# Hands-On Tutorial: Use SQL from a Python Recipe in Dataiku[¶](https://knowledge.dataiku.com/latest/courses/advanced-code/python/use-python-sql.html#hands-on-tutorial-use-sql-from-a-python-recipe-in-dataiku "Permalink to this headline")

SQL is the most pervasive way to make data analysis queries. However, doing advanced logic like loops and conditions is often difficult in SQL. There are some options like stored queries, but they require learning new languages.

Dataiku lets you run SQL queries directly from a Python recipe. This lets you:

* sequence several SQL queries

* dynamically generate new SQL queries to execute in the database

* use SQL to obtain some aggregated data for further numerical processing in Python

* and much more!

In this tutorial, we are going to use this ability to analyze a dataset from the San Francisco airport.

## Prerequisites[¶](https://knowledge.dataiku.com/latest/courses/advanced-code/python/use-python-sql.html#prerequisites "Permalink to this headline")

* You’ll need a SQL database configured in Dataiku. We are not going to use very advanced SQL, so any supported SQL database will do.

## Getting Started[¶](https://knowledge.dataiku.com/latest/courses/advanced-code/python/use-python-sql.html#getting-started "Permalink to this headline")

To get started, create the initial starter project with the data already uploaded.

* From the Dataiku homepage, click **+New Project > DSS Tutorials > Code > SQL in Python (Advanced Tutorial)**.

Note

You can also download the starter project from this website and import it as a zip file.

## The problem at hand[¶](https://knowledge.dataiku.com/latest/courses/advanced-code/python/use-python-sql.html#the-problem-at-hand "Permalink to this headline")

The dataset records the number of cargo landings and total landed cargo weight at the SFO airport. The dataset contains one record for each month, airline, type and details of aircraft. The line includes the number of aircrafts of this type of this company that landed this month, and the number of records.

The dataset contains data from 2005 to 2015.

What we would like to do is write a recipe to obtain, for each month and airline, a breakdown in several columns of the total landing weight by aircraft manufacturer. In essence, that’s a kind of crosstab / pivot table.

To make things a bit more complex, we are not interested in the small aircraft manufacturers (there are more than 15 in the original data).
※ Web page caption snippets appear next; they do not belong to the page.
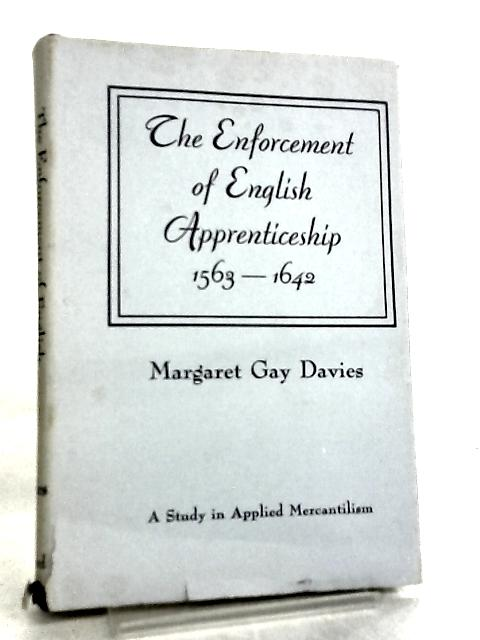 The Enforcement of English Apprenticeship by Margaret Gay Davies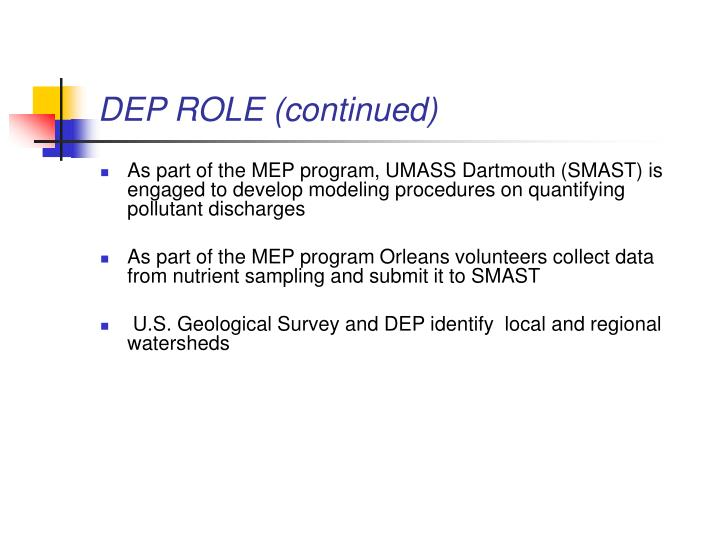 DEP ROLE (continued)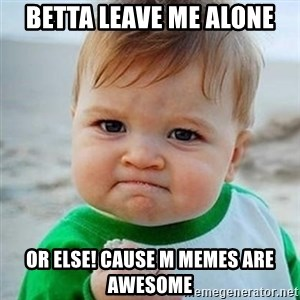 Victory Baby - Betta leave me alone or else! cause m memes are awesome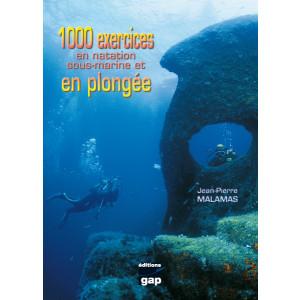 Livre 1000 exercices en natation sous-marine et en plongée GAP EDITION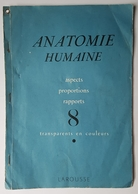 PLAQUETTE - MEDECINE - 8 TRANSPARENTS EN COULEUR - ANATOMIE HUMAINE HOMME ET FEMME - LAROUSSE - ANNEE 50 - Salud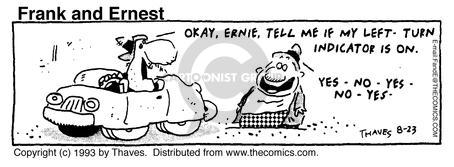 Comic Strip Bob Thaves Tom Thaves  Frank and Ernest 1993-08-23 turn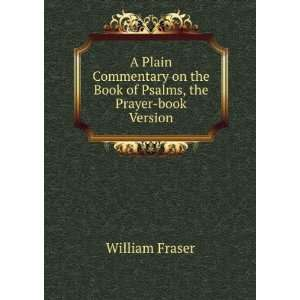 A plain commentary on the Book of psalms (the Prayer book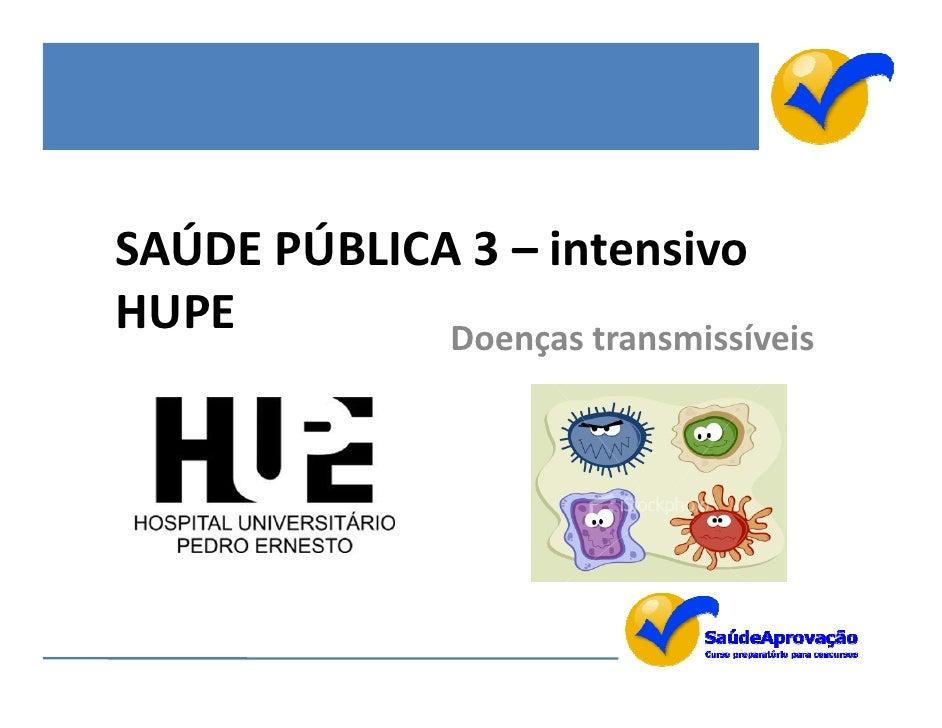 SAÚDE PÚBLICA 3 – intensivoHUPE         Doenças transmissíveis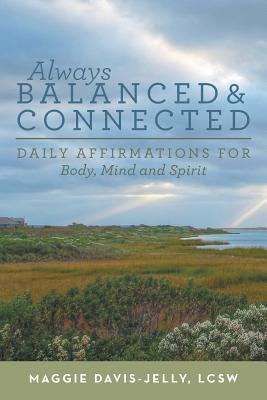 Always Balanced and Connected: Daily Affirmations for Body, Mind and Spirit - Davis-Jelly, Lcsw Maggie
We only want the top 5 manufacturers. And by top, we mean, “with the highest count of landings”.

With these constraints, doing that in SQL only would be fairly complex. Let’s do it with a little bit of Python calling SQL.
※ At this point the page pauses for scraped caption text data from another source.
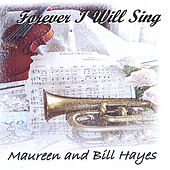Forever I Will Sing by Bill Hayes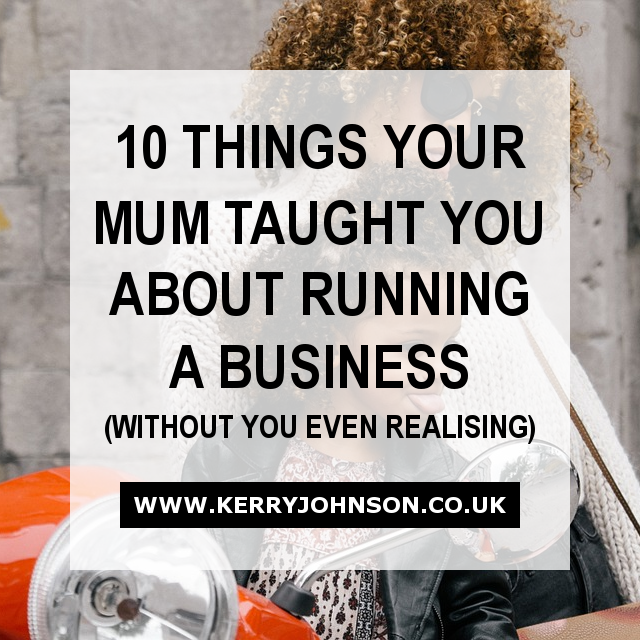 10 Things Your Mum Taught You About Running a Business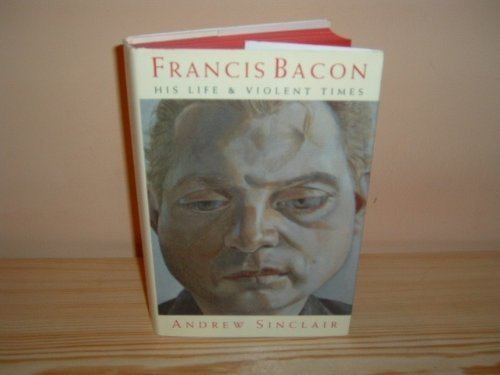 Francis Bacon: His Life and Violent Times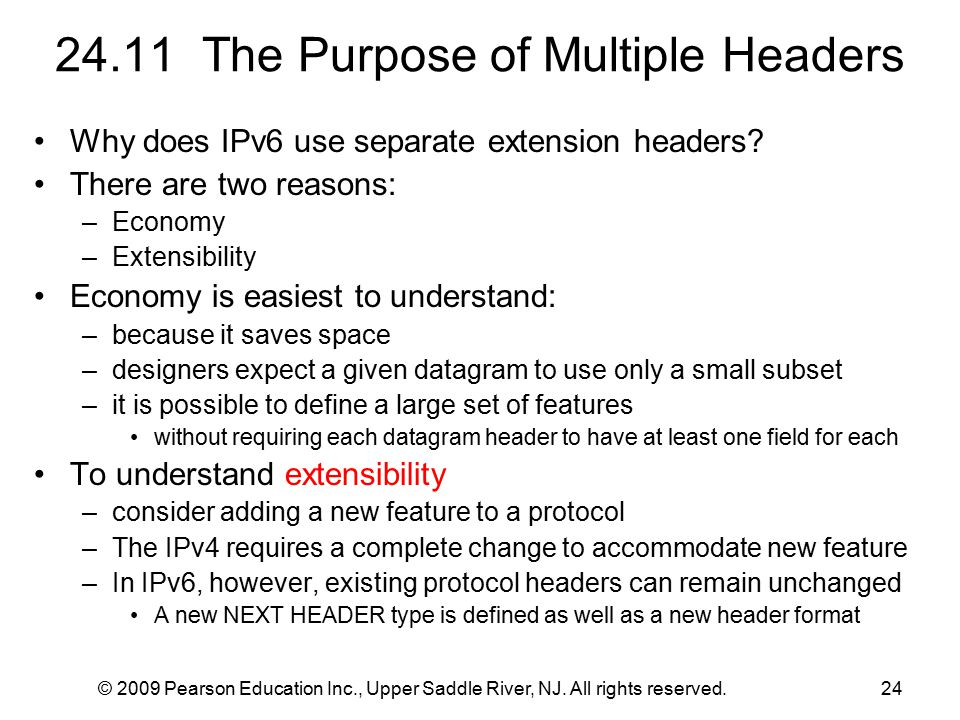 © 2009 Pearson Education Inc., Upper Saddle River, NJ. All rights reserved.24 24.11 The Purpose of Multiple Headers Why does IPv6 use separate extensi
### Input data[¶](https://knowledge.dataiku.com/latest/courses/advanced-code/python/use-python-sql.html#input-data "Permalink to this headline")

| Month | Airline | Aircraft type | Landings | Total weight |

| --- | --- | --- | --- | --- |

### Output data[¶](https://knowledge.dataiku.com/latest/courses/advanced-code/python/use-python-sql.html#output-data "Permalink to this headline")

| Month | Airline | Boeing | Airbus | Mc. Donnel |

| --- | --- | --- | --- | --- |

| 201501 | United | Total Boeing weight | Total Airbus Weight | Total Mc. Donnel weight |

## Getting the data ready[¶](https://knowledge.dataiku.com/latest/courses/advanced-code/python/use-python-sql.html#getting-the-data-ready "Permalink to this headline")

Your Dataiku project has the source data in a Filesystem (or Uploaded) dataset. As this is an import from a CSV file, Dataiku has not automatically typed the input columns: if you go to the settings of the dataset, you’ll see the columns declared as string.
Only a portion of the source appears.